States Wary of FEMA's Hurricane Preparations

Competition for relief supplies and confusion about who's in charge could hobble preparations for the brewing hurricane season, say state officials.

Just over a week before the June 1 start of the storm season, the Homeland Security Department has nearly finished 11 top-priority changes to nation's beleaguered disaster response agency.

But emergency directors in a half-dozen Gulf and Atlantic coast states are wary of some of the repairs to the Federal Emergency Management Agency as it quadruples its stockpile of ready-made meals, marshals teams of fast-moving responders and gathers high-tech equipment to help emergency workers talk to each other when normal communication systems are knocked out.

"I don't have a good feeling, to be honest with you," said Mississippi emergency management director Robert Latham.

He said FEMA has done little to coordinate with states on stocking and distributing food, water, ice and other items to disaster sites — meaning states could end up competing against the federal government to purchase relief supplies.

"What can we expect and how quickly we can expect it? What is going to be pre-positioned in our states?" Latham said. "That is what is important. I know they're working feverishly to develop that plan, but we need to know."

In Louisiana, which suffered much of Hurricane Katrina's damage after it pummeled the Gulf Coast on Aug. 29, state officials maintain Washington still hasn't done enough to help them get ready. That is despite $87.5 billion in federal aid to Gulf states, much of which has gone to Louisiana to compensate victims and to repair housing, levees and control flooding.

Requests for the federal government to send Louisiana air ambulances, 250 buses and extra shelter space have so far gone unanswered, said state emergency director Col. Jeff Smith.

"They are looking us straight in the eye, and they are saying 'We'll be here, and we'll provide support for you,'" Smith said. "So they're saying the right things, but they have not fully said yes."

Though the White House called for tighter coordination among all levels of government, state directors said they remain confused about the new role of a federal disaster oversight commander — or how it fits into the chain of command.

Homeland Security Secretary Michael Chertoff said Tuesday the agency had learned from its mistakes last year.

"We've had the opportunity to look back. Obviously, Katrina was an unprecedented storm," Chertoff said on ABC's "Good Morning America." "It sets the upper bound of what we might have to fear. ...It gave us the opportunity to really test what failed and come up with some specific remedies."

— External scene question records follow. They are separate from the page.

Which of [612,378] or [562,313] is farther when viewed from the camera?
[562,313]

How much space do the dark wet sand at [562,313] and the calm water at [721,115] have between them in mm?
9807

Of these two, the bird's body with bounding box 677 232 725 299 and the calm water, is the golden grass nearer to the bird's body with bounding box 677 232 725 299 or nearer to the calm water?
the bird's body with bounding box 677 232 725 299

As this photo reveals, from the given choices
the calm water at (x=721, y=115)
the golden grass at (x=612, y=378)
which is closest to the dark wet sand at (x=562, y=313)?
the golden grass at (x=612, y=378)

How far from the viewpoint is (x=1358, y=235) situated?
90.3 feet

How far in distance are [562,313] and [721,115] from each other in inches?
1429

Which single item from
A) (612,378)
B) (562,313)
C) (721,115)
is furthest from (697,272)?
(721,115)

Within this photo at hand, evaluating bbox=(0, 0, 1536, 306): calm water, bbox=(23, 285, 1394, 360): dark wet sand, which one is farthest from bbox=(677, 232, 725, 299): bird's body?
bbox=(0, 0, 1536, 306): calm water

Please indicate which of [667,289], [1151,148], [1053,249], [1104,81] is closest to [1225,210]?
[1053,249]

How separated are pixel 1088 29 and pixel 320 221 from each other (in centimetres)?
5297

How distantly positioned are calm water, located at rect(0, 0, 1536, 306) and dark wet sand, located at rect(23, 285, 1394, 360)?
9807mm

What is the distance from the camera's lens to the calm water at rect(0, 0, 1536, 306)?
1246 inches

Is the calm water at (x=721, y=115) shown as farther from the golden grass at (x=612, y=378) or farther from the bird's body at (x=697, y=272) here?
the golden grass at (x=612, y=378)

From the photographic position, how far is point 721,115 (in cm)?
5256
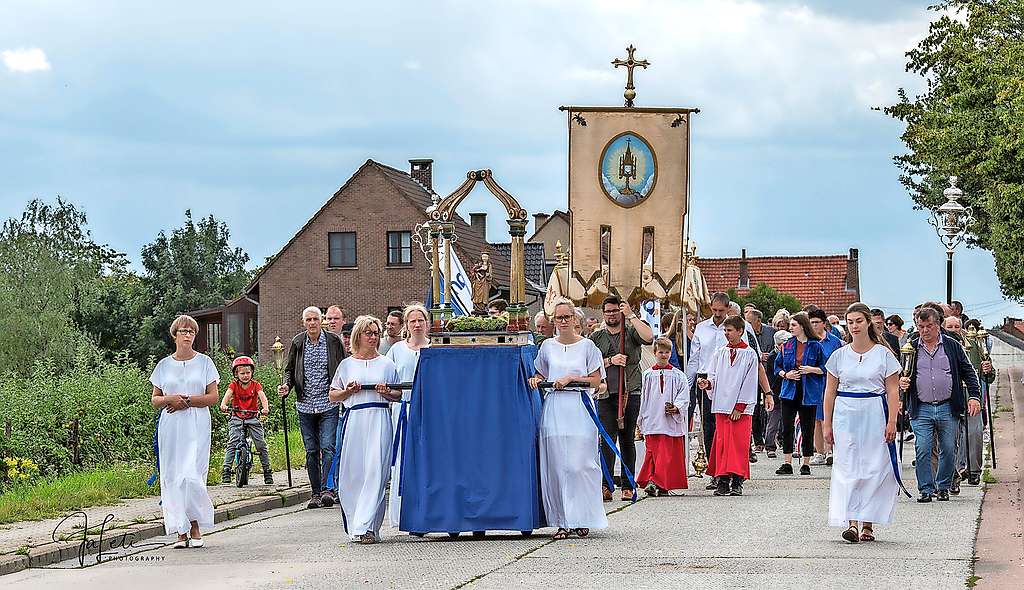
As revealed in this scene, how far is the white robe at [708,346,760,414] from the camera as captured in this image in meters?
16.0

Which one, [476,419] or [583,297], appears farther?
[583,297]

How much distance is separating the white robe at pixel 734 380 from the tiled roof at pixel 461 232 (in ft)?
130

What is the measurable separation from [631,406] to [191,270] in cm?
6582

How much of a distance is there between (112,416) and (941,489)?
988 centimetres

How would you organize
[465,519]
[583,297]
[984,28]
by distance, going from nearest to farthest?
[465,519]
[583,297]
[984,28]

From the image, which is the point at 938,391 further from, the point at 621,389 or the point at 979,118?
the point at 979,118

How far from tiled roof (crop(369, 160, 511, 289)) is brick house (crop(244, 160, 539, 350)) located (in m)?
0.06

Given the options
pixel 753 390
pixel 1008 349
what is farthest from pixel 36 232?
pixel 753 390

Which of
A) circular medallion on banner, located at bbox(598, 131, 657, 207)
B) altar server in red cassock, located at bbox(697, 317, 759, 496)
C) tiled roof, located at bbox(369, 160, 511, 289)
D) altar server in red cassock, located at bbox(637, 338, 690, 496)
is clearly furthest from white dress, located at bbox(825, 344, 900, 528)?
tiled roof, located at bbox(369, 160, 511, 289)

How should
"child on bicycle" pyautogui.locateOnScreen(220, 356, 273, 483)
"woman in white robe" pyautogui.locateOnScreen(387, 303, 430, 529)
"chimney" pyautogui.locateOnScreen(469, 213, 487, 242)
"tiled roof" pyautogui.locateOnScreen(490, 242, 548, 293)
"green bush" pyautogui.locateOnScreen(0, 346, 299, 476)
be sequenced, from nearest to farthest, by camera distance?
1. "woman in white robe" pyautogui.locateOnScreen(387, 303, 430, 529)
2. "green bush" pyautogui.locateOnScreen(0, 346, 299, 476)
3. "child on bicycle" pyautogui.locateOnScreen(220, 356, 273, 483)
4. "tiled roof" pyautogui.locateOnScreen(490, 242, 548, 293)
5. "chimney" pyautogui.locateOnScreen(469, 213, 487, 242)

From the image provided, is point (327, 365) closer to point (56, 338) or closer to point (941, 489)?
point (941, 489)

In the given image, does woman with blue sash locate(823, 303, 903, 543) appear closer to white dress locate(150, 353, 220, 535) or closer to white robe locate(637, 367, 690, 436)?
white robe locate(637, 367, 690, 436)

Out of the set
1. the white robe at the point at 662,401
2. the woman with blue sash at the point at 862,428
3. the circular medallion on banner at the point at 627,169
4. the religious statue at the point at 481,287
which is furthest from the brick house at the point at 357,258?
the woman with blue sash at the point at 862,428

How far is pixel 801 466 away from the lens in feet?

He said it was also important for people living in hurricane areas to prepare by stockpiling supplies and evacuating if instructed. "If people cooperate, if they get themselves prepared, if they list to instructions, we are in a much better position this year to avoid the kind of tragedy we had last year," Chertoff said.

In an interview Monday, Homeland Security Undersecretary George Foresman said the department and FEMA have gone far beyond the 11 fixes that the White House ordered by June 1, the hurricane season's start, to plug federal preparedness gaps that Katrina exposed.

Aside from creating or revamping systems to track supplies, alerting the public to approaching storms and registering evacuated victims in shelters and hotels, Foresman said the department has been working closely with state and local officials to make sure they are in sync with Washington long before disaster hits. But, he said, many of the federal changes are largely designed to back up state and local responders whose efforts have failed.

"I understand the concerns that are expressed, but we have to recognize that the federal government is not the responder of the first resort," Foresman said. "It's a responder of last resort. There are a lot of things the state and locals need to be doing as well."

Asked about the coordination worries, Foresman said: "We are focusing on addressing issues in a relative priority ranking. And this is not the first thing, nor will it be the last thing, on the list."

Mike Lindell, director of the Hazard Reduction and Recovery Center at Texas A&M University, said the top priorities only skim the surface of necessary federal preparations. He said they fail to address plans that have immediate and personal impact on lives, like staggered evacuation routes and mapping where a looming disaster might strike.